Seçimler sonrasında 128 sandalyeli meclise 71 milletvekili sokup ipi önde göğüsleyen taraf 14 Mart Hareketi oldu. Hareketin lideri Saad Hariri. Babası Refik Hariri 2005'de bombalı saldırı sonucu öldürülmüştü. Bu cinayet sonrasında, 8 Mart'ta Hizbullah'ın düzenlediği gösterilerde Suriye'ye şükranlarını sunanlar olmuş ve içlerinde bazı Ermenilerin, Şiilerin, Şii Emel Örgütü'nün, hatta General Aoun destekçisi Marunilerin bulunduğu 8 Mart Hareketi doğmuştu. Diğer bazı Ermenilerin, Sünnilerin büyük bölümünün ve Hariri yanlısı Marunilerin desteklediği gösteriler de 14 Mart'ta yapıldığından bu koalisyon da bu tarihle anılır olmuştu. 14 Mart hareketi, dört yıl öncesi seçimlere göre sandalye sayısını 1 kişi arttırdı, muhalefetteki 8 Mart hareketi ise 57 milletvekilinde kaldı.

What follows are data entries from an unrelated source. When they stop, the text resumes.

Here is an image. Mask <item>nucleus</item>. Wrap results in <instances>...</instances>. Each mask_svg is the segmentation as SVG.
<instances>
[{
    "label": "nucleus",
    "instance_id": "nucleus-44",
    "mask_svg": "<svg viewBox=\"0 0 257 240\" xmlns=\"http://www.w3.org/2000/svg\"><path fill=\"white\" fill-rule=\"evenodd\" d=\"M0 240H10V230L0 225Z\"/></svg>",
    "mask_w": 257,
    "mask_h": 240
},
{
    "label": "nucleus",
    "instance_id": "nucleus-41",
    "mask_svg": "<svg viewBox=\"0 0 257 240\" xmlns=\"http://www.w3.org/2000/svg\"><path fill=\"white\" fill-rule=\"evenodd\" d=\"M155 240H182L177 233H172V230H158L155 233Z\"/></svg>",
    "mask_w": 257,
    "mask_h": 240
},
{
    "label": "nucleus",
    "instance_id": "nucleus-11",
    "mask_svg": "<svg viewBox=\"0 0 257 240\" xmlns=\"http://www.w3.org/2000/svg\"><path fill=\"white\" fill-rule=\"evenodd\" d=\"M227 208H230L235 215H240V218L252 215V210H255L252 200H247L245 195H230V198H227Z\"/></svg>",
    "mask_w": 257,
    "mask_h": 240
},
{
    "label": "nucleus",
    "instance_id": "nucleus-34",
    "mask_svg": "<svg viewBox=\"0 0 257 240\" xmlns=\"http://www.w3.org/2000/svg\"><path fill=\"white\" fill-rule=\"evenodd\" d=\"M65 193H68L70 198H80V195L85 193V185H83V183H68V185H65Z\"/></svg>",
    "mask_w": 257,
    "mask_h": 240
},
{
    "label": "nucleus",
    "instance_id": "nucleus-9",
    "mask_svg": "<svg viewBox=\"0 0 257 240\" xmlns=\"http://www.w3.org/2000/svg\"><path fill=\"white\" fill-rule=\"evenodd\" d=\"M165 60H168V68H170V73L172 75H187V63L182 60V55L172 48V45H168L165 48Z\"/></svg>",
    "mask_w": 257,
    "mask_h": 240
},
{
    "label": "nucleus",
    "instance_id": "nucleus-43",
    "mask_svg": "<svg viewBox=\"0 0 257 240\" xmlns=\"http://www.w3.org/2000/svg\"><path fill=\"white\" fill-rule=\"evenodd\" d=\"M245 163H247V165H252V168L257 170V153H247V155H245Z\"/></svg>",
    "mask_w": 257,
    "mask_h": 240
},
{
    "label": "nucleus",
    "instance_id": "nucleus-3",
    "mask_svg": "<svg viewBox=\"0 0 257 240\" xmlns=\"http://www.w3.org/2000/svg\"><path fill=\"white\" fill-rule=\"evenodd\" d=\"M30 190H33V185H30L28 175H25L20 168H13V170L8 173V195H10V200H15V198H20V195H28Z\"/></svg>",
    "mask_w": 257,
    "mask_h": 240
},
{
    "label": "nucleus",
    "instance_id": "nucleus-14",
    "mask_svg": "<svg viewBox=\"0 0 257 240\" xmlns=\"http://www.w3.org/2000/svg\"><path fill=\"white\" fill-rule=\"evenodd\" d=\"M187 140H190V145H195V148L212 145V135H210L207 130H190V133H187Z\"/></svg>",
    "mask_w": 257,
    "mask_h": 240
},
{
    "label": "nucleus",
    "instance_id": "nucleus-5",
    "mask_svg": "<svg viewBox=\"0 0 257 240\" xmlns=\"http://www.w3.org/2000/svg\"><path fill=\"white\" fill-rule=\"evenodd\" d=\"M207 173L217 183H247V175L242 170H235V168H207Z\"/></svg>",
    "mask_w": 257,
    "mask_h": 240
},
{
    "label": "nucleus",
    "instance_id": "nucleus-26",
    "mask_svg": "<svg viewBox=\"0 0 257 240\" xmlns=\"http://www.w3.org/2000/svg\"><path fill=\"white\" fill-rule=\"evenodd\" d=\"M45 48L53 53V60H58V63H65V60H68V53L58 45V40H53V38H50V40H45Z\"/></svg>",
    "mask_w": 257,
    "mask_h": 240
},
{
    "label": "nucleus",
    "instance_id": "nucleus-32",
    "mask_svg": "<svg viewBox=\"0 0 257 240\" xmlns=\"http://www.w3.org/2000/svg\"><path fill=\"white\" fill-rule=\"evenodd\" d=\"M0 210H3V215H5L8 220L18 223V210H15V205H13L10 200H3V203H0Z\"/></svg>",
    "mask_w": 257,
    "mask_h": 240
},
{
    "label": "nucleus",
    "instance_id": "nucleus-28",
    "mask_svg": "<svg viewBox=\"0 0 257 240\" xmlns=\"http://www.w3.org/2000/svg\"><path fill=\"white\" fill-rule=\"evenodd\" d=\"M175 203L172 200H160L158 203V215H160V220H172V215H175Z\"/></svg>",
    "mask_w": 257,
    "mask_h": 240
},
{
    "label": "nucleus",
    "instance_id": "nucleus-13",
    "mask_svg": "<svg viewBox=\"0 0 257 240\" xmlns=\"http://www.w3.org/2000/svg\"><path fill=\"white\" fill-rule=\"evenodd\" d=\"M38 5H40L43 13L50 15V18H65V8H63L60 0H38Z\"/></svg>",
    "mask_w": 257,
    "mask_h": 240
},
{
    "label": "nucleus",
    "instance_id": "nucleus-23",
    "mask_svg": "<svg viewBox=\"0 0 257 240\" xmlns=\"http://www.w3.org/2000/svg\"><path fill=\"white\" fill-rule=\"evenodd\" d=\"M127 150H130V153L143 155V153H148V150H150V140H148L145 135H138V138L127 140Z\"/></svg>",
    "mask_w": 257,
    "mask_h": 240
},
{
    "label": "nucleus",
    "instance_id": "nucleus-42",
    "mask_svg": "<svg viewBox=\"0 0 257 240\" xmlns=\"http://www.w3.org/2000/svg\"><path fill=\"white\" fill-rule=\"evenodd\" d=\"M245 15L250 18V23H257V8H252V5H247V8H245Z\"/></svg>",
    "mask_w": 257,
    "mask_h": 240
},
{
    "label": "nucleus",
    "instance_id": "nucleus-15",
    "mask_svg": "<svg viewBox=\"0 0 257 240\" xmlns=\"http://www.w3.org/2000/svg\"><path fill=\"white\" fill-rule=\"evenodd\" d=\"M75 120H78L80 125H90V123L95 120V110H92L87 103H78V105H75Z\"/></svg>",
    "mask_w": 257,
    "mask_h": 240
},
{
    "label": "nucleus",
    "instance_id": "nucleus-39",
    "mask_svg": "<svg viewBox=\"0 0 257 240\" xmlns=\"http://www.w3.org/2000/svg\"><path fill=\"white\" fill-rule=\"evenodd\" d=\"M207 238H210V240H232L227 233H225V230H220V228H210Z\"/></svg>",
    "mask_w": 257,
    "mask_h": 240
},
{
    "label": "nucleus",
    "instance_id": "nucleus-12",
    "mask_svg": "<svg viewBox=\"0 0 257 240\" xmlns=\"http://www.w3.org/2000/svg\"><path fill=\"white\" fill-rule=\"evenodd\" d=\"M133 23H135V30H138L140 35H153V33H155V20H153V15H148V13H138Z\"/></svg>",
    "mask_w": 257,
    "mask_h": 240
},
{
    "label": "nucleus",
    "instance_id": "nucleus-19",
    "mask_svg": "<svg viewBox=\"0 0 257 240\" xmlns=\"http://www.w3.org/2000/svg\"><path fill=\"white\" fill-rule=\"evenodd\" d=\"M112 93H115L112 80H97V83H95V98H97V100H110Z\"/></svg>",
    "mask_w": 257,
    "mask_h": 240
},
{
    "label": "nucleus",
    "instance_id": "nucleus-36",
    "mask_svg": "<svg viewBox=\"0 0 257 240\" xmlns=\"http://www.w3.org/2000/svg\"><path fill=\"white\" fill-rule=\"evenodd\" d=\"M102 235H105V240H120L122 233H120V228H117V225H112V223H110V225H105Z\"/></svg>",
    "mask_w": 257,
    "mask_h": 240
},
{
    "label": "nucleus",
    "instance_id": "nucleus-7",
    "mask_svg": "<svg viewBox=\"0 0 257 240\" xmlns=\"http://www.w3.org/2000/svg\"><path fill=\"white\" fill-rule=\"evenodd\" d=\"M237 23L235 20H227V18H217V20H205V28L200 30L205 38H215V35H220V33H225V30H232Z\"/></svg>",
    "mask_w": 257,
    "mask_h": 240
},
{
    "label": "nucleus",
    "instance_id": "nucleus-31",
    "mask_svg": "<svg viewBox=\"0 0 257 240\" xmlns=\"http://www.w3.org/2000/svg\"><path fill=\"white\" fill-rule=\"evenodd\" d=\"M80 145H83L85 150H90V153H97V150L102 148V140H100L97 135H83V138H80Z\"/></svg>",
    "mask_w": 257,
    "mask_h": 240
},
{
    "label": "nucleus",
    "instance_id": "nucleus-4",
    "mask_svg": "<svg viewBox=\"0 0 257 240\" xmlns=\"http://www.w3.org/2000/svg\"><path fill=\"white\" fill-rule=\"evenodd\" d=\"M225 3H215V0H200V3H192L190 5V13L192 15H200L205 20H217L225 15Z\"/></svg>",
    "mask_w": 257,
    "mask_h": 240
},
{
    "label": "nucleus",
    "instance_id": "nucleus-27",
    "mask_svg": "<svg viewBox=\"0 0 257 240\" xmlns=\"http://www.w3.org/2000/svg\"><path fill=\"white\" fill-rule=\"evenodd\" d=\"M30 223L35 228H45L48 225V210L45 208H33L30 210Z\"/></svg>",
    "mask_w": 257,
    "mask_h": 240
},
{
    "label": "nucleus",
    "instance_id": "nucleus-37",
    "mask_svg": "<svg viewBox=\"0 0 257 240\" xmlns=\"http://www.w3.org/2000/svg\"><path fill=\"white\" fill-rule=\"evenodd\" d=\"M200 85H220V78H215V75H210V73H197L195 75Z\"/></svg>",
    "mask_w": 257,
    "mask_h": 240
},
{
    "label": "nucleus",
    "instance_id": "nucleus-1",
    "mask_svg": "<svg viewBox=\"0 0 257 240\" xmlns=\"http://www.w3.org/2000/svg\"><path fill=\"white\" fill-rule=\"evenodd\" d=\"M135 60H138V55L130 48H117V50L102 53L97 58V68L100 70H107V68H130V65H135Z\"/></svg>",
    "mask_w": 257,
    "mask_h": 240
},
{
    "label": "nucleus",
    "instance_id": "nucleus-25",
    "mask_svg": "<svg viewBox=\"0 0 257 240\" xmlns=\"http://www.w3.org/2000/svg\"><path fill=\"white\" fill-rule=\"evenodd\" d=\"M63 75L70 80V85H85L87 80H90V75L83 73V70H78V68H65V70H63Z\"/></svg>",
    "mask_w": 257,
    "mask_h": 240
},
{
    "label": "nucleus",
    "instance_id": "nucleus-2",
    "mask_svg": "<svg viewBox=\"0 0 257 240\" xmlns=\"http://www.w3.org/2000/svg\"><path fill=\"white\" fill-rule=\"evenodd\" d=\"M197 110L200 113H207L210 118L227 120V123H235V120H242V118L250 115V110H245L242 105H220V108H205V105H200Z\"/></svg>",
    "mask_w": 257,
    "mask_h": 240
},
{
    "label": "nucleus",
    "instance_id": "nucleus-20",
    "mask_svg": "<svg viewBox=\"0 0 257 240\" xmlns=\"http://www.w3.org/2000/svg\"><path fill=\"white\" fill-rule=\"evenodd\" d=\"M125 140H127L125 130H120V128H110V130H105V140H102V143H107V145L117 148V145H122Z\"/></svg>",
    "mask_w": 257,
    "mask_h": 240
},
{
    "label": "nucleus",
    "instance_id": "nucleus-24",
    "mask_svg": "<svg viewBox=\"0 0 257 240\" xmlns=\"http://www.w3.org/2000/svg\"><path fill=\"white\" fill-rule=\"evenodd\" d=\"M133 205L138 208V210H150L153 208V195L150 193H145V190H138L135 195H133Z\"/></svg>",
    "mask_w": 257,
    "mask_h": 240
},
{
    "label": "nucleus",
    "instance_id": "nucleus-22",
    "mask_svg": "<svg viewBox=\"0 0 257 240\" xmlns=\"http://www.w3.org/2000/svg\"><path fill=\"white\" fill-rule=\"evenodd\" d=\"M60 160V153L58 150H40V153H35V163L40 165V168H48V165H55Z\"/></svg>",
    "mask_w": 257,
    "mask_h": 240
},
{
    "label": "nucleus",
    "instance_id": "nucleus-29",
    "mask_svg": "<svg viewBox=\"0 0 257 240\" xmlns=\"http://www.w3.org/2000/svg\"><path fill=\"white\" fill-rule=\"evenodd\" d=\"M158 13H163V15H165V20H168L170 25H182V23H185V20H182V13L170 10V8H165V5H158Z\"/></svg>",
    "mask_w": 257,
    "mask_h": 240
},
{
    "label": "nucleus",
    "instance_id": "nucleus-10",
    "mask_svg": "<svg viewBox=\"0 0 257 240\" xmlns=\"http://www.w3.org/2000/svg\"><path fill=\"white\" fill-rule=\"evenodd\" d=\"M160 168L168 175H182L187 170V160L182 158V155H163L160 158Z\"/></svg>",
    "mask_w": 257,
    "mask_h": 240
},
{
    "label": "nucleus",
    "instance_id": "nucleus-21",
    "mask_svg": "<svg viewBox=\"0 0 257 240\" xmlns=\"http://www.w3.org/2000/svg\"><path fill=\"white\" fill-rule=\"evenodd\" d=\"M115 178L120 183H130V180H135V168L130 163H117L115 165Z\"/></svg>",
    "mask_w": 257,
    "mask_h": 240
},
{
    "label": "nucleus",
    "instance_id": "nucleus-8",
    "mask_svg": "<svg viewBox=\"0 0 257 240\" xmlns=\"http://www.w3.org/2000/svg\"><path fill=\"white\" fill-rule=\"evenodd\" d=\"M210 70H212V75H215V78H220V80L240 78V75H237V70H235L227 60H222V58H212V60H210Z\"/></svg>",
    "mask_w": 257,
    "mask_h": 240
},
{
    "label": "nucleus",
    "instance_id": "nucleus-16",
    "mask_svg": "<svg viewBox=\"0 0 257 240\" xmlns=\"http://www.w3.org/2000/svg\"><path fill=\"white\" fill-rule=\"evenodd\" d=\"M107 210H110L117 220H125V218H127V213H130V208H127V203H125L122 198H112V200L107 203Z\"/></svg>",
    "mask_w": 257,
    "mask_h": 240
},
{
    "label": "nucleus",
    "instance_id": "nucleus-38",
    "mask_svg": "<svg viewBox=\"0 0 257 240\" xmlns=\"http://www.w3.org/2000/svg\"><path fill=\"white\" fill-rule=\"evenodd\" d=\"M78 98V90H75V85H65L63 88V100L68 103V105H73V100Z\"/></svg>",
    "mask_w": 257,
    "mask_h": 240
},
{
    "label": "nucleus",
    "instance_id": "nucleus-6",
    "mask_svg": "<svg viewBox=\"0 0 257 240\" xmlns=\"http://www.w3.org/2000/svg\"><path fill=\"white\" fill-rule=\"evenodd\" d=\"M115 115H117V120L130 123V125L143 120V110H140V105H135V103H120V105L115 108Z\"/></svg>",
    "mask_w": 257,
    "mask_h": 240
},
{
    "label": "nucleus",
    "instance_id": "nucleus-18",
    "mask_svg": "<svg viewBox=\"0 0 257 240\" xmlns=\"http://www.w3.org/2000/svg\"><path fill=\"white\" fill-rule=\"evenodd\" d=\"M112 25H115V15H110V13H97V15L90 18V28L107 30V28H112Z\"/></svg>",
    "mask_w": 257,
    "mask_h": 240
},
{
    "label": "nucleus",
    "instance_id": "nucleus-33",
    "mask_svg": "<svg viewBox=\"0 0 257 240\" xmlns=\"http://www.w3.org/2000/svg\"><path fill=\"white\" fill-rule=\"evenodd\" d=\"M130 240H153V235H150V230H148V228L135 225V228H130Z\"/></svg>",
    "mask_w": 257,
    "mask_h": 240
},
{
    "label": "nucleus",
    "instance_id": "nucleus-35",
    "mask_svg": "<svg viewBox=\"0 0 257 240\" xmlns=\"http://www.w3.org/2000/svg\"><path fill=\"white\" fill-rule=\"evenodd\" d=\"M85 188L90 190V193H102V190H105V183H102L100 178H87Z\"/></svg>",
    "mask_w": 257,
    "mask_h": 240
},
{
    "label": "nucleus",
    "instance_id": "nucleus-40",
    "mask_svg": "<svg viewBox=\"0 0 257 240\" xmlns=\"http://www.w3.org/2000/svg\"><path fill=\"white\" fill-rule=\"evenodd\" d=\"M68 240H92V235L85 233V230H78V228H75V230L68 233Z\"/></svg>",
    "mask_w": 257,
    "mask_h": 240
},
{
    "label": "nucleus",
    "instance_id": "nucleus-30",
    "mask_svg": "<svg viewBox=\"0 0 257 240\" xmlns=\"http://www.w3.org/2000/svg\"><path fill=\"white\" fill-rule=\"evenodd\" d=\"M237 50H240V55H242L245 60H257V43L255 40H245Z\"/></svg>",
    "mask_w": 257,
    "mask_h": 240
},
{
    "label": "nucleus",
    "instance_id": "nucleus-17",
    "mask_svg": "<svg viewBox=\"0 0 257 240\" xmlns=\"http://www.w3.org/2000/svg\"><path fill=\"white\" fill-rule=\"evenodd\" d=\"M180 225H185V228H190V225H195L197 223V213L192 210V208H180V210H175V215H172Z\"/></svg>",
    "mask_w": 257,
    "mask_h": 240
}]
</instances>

Sonuçlar, bir tarafın zaferi olarak gösterilemeyecek az bir farkı ifade ediyor, bununla birlikte 'Batı' yanlılarının Hizbullah'a galip geldiği söylenebilir. Son derece karmaşık seçim sistemi, 8 Mart hareketinin daha çok Şii nüfusun yoğun yaşadığı yerlerden oy aldığını gösteriyor. Şiiler, Beyrut'u karadan hilal biçiminde saran bölgede çoğunluktalar. Dolayısıyla sonuçlar, aslında daha önce kim kimin tarafındaysa durumunu değiştirmediğini ortaya koyuyor. Bu da Lübnan'daki derin ayrılığın giderek daha kronik bir hal aldığının göstergesi. Bu ayırımın Hizbullah taraftarı olanlar ile olmayanlar biçiminde açıklanması da mümkün gözükmüyor, kısacası Lübnan'daki durumun dini ya da etnik grupların davranışlarıyla ifadelendirilmesi kolay değil.
Lübnan'daki ikili durum, daha çok doğu-batı dünyaları arasındaki tercihler biçimindeki bir ayrışmaya karşılık gelse de, bu durum da her durumda açıklayıcı olamıyor; zira ne Batı eski batı, ne de Suriye-İran ekseni mutlak bir 'doğu' dayanışmasını ifade ediyor. Batı'nın Avrupa ayağındaki her ülke Lübnan'ı aynı oranda desteklemiyor, hatta gelişmelere bağlı olarak gözden çıkarmaya hazır olanlar bile var. ABD ise, Suriye'yi kızdırmayacağı ölçüde bu ülkeyi destekleyecek gibi gözüküyor. Öte yandan Suriye'nin İsrail'le ve batı dünyasıyla ilişkilerini düzeltme kaygısı, Lübnan'daki etkisini azaltma yolunda bir sonuç doğurabilir. İran'da da seçim sonuçları ve özellikle ABD ile kurulacak ilişkiler Doğu ekseninin eskisi gibi olamayacağına işaret edebilir. Dolayısıyla Lübnan, bölge insanlarını ve devletlerini bekleyen olası riskler bakımından hala küçük bir model olma özelliğini koruyacak gibi gözüküyor; işte seçimin en belirgin sonucu.